PROBLEM TO SOLVE >>
Beginning with the line that contains "Династический кризис 1825", reproduce the remaining lines of the material exactly, up to and including the last one, but no pictures.
BEGIN
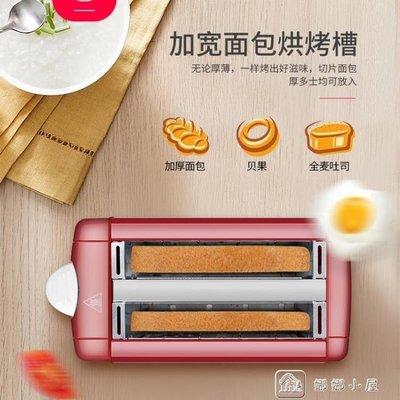 YEAHSHOP 吐司機早餐烤面包機家用全自動2片迷你土司機808395Y185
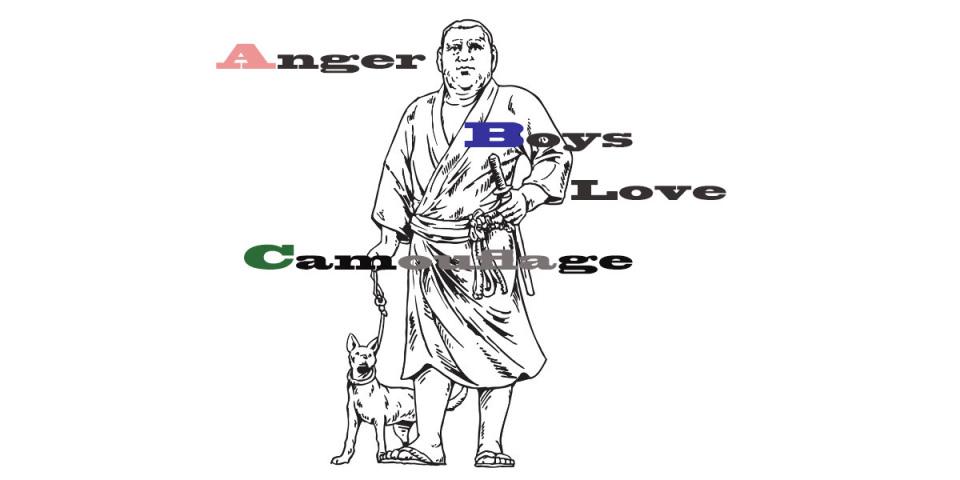 【レアニッポン】何かと話題の西郷隆盛のレアなクセ キーワード別AtoZ 1番目の画像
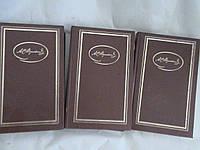 Пушкин А.С. Сочинения в трех томах. Том.1 и 3. М. Художественная литература. 1985 г.,1986 г. 735 с.+527 с.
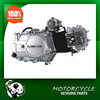 Cub Motorcycycle Chinese 110cc 125cc Loncin Engine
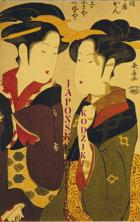 Kodžiki - japonské mýty.  Slovenské vydání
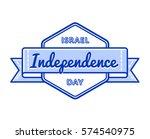 israel independence emblem... | Shutterstock .eps vector #574540975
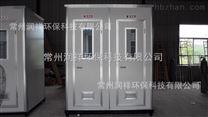供应杭州 上海移动厕所 常州移动厕所厂家
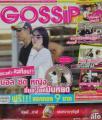 Thailand Magazin Gossip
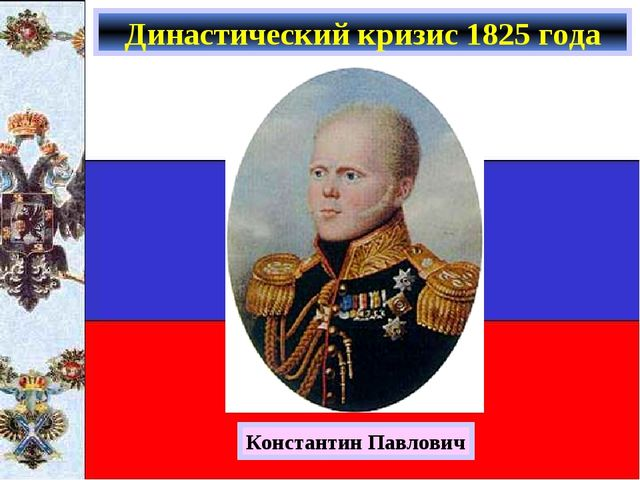 Династический кризис 1825 года Константин Павлович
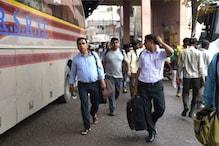 750 रुपए में करें जयपुर से कुंभ तक का सफर, पढ़ें- रोडवेज की स्पेशल बस सेवा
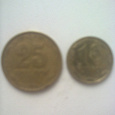 Отдается в дар монетки Украина 10 коп.,25 коп. -1992 год.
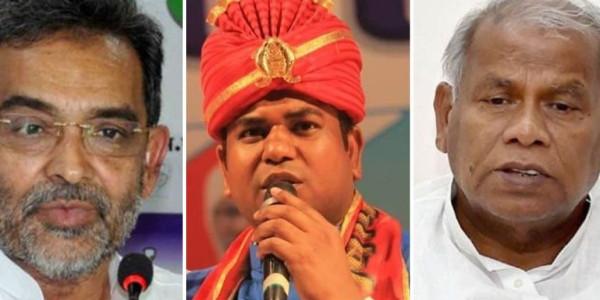 बिहार के 'सियासी सीन' से 'गायब' हो रहे हैं ये तीन लीडर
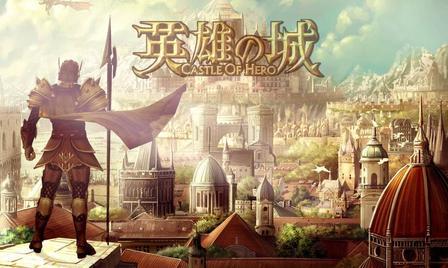 英雄の城1.jpg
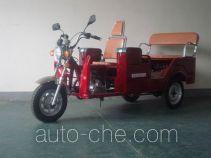 Jinchao JCH125ZK-A auto rickshaw tricycle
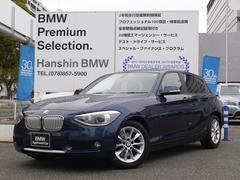 BMW116iスタイルパーキングサポートタッチパッド付HDDナビ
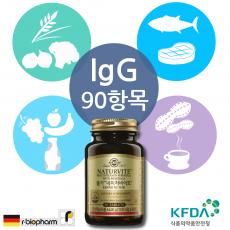 지연성알러지(IgG)+솔가종합비타민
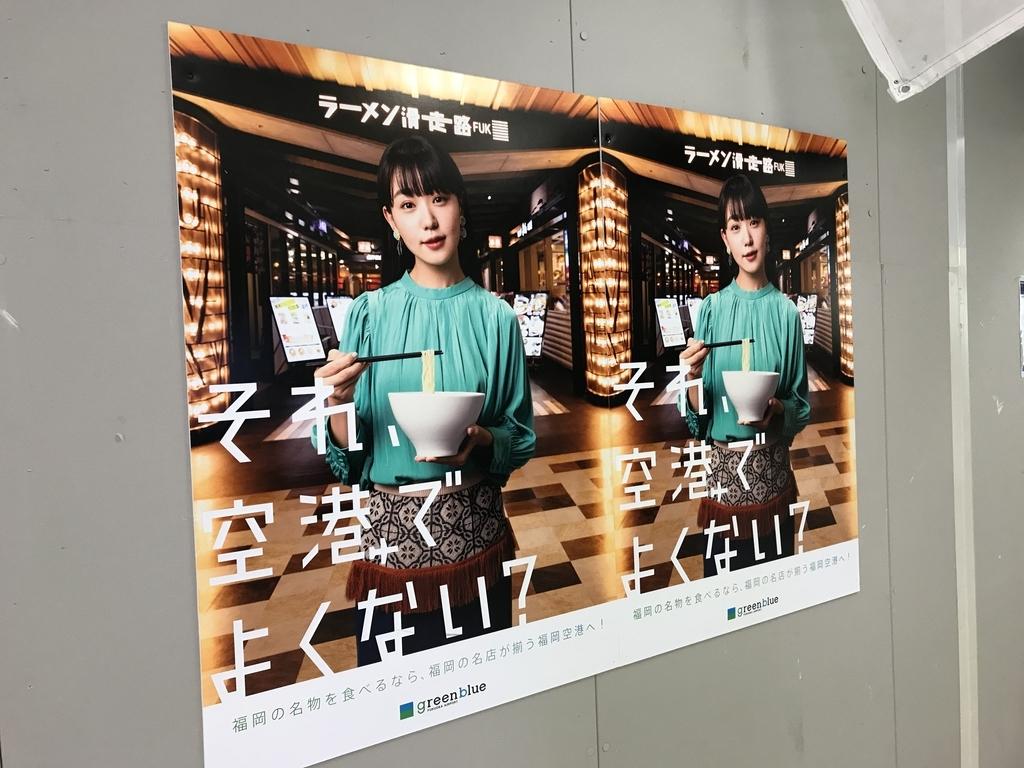 f:id:keishiro_o:20190225213547j:plain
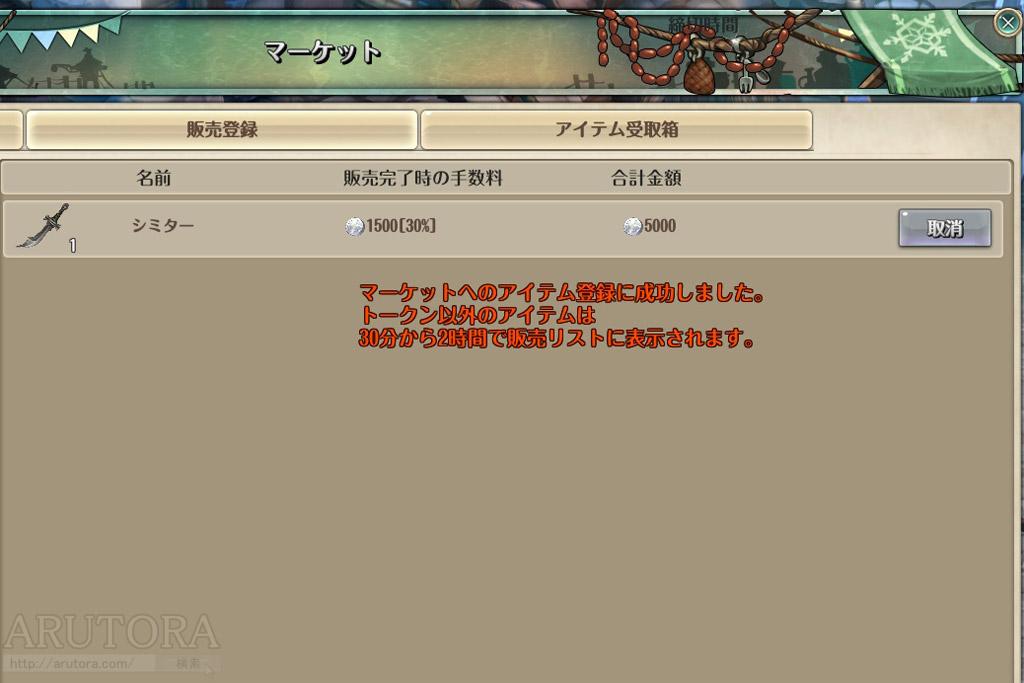 2016_09_03_1_4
END
SOLUTION TO THIS TASK >>
 Династический кризис 1825 года Константин Павлович
 750 रुपए में करें जयपुर से कुंभ तक का सफर, पढ़ें- रोडवेज की स्पेशल बस सेवा
 Отдается в дар монетки Украина 10 коп.,25 коп. -1992 год.
 बिहार के 'सियासी सीन' से 'गायब' हो रहे हैं ये तीन लीडर
 英雄の城1.jpg
 Jinchao JCH125ZK-A auto rickshaw tricycle
 BMW116iスタイルパーキングサポートタッチパッド付HDDナビ
 지연성알러지(IgG)+솔가종합비타민
 f:id:keishiro_o:20190225213547j:plain
 2016_09_03_1_4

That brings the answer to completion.